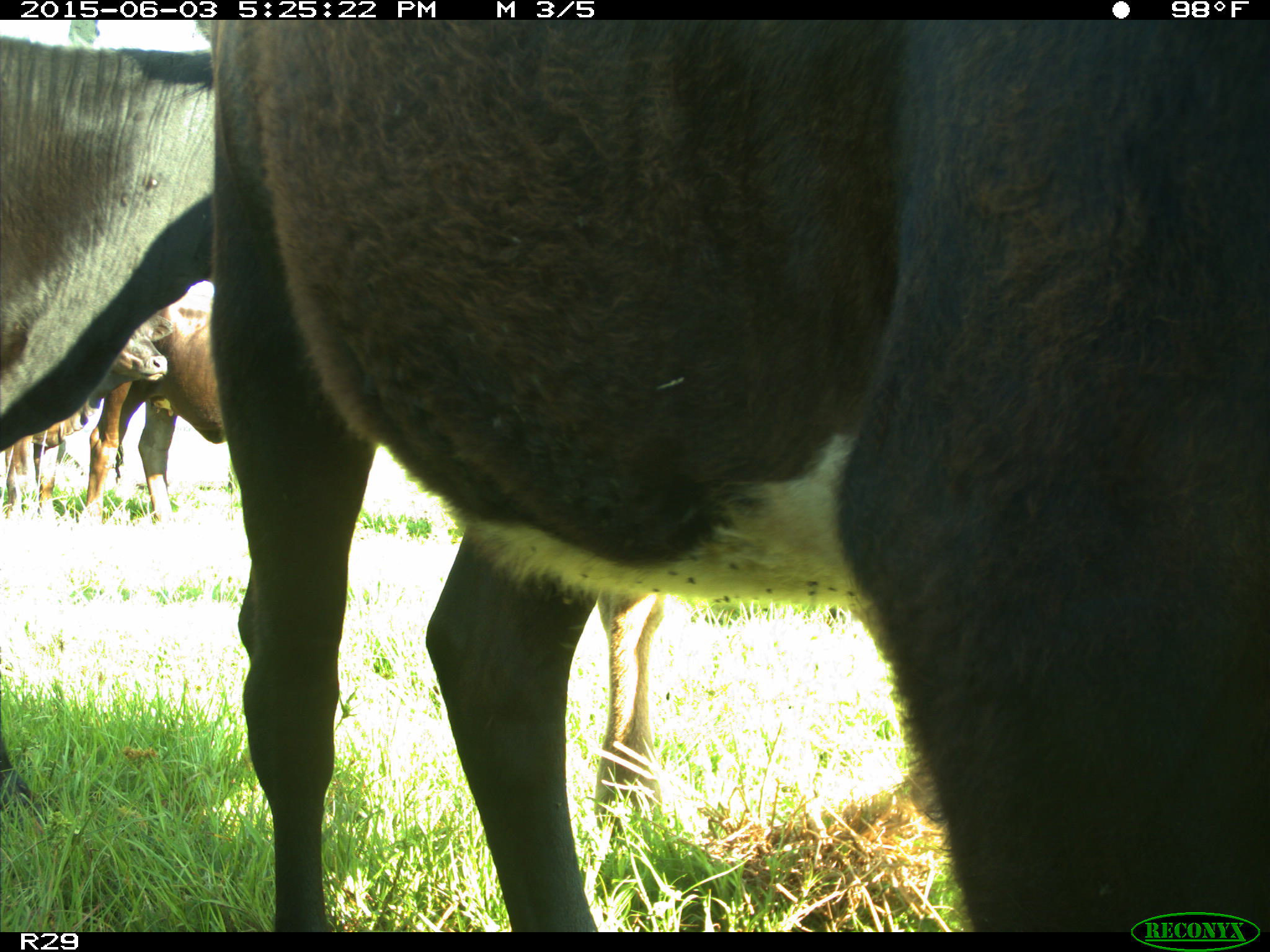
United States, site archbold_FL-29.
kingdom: Animalia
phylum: Chordata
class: Mammalia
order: Artiodactyla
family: Bovidae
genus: Bos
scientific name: Bos taurus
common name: domestic cow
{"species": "Bos taurus (domestic cow)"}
────────────────────────────────────────
Your goal:
Print the material in full and exactly, minus the pictures.

Result:
United States, site archbold_FL-29.
kingdom: Animalia
phylum: Chordata
class: Mammalia
order: Artiodactyla
family: Bovidae
genus: Bos
scientific name: Bos taurus
common name: domestic cow
{"species": "Bos taurus (domestic cow)"}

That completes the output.